Libro di Vannacci. Dal Vangelo alla Costituzione, l’odio non ha mai cittadinanza
Diritto all’odio? Non ha il copyright dell’espressione, né la pretende, il generale Vannacci, il quale è pur parso farne una sintesi in molte delle affermazioni contenute nel suo recente best seller, ciascuna delle quali, per conto suo, a dir poco opinabili. Ancora in questi nostri tempi, e nei contesti più vari, l’hanno utilizzata firme – mi si consenta il paragone – anche più illustri della sua (una tra le tante, Oriana Fallaci). È questo, d’altronde, un momento in cui l’odio traspare continuamente nelle più svariate circostanze e ad opera dei più diversi tra i protagonisti di dibattiti pubblici.
Dagli ultrà degli stadi con urla e striscioni (e l’effetto moltiplicatore, poi, della prosecuzione delle risse sui social) a politici, “opinionisti” e “titolisti”: solo un po’ più paludati ma in compenso più smaliziati dei primi nel ricacciare, per così dire, la palla nel campo altrui: “insulti carichi d’odio” sono infatti definite, molto spesso, le parole usate dagli avversari, anche quando sono assai più misurate di quelle che vengono impiegate per bollare questi stessi avversari.

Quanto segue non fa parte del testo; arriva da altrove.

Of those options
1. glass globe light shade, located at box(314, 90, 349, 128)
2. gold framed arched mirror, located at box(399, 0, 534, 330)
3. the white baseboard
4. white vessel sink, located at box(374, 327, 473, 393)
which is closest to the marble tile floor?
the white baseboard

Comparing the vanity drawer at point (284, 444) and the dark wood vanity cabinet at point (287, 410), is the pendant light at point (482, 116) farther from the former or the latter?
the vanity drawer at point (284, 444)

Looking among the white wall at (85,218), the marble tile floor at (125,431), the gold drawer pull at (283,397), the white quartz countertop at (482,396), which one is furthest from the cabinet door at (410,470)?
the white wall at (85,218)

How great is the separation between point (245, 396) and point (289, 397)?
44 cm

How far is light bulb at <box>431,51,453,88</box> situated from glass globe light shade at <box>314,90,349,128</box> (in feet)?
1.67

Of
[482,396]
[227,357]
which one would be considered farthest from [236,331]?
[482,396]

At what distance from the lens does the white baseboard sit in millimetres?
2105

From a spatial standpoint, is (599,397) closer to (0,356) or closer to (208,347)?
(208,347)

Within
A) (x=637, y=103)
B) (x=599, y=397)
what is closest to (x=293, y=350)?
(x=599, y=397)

Due particolari, però, caratterizzano la rivendicazione di quel “diritto” da parte dell’alto ufficiale, solleticando in modo distorto sentimenti largamente diffusi. A tenerli insieme, come comune rovescio della medaglia, il pensiero alla figura di don Giovanni Minzoni, cappellano militare nella Grande Guerra e poi vittima dell’odio fascista, del cui martirio ricorre il centenario. Il primo è legato alla posizione istituzionale ricoperta dal generale Vannacci. Non entro qui nelle questioni interpretative dei regolamenti militari, cui egli è soggetto, e sul dovere, da parte di chi sia investito di funzioni pubbliche, di adempierle «con disciplina e onore» (art. 54 della Costituzione). Né intendo interloquire nella più importante controversia, di carattere generale, sull’estensione dei limiti che tale posizione può imporre alla stessa libertà di espressione, sancita dall’art. 21 della Costituzione, nonché sulle conseguenze che può comportare il mancato rispetto di quei limiti (dal punto di vista del diritto penale vigente, ne ha trattato, su queste colonne, Agostino Giovagnoli).
E neppure ho titolo per giudicare dello stato d’animo con cui un uomo d’armi ha potuto affrontare in prima persona – e con incontestati riconoscimenti – difficili situazioni di conflitto bellico. Ciò che lascia sconcertati è che quello stato d’animo si irrigidisca nella proclamazione di un “diritto” (all’odio, appunto) che, come ha ricordato il Presidente Mattarella, è invece in totale antitesi con lo spirito che pervade l’intera Costituzione. E tanto più sconcerta che lo rivendichi chi sia stato investito di responsabilità dirigenziali e formative in un’organizzazione come quella militare, che la Costituzione stessa vuole informata «allo spirito democratico della Repubblica» (art. 52 comma 3) in un’Italia dalla quale la guerra è ammessa soltanto come mezzo estremo di difesa (art. 11) e non come teatro del quotidiano della vita sociale. L’altro particolare, a torto rimasto un po’ ai margini delle polemiche, è quello del rapporto tra il proclamato “diritto all’odio” e l’esaltazione, da parte del generale, dei duemila anni di cristianità della nostra storia.
Certo, nei secoli, anche uno “spirito di crociata” ha potuto generare persino la convinzione che il massacro degli “infedeli” fosse un viatico privilegiato per l’accesso al Paradiso: una delle non poche zone d’ombra del modo in cui le cristianità “storiche”, in Italia e fuori, hanno interpretato (e in parte smentito o tradito) la proclamata adesione al Cristianesimo. Ma non si è mai estinto, ad opera di tanti testimoni, un messaggio vivente di tutt’altra direzione. E da tempo, anche con plurime e palesi conferme ai livelli più autorevoli della Chiesa universale e della Chiesa italiana, il contenuto di pace e di amore del Vangelo è tornato in primo piano. Pure lì, qualcosa che si è messo a girare “al contrario”?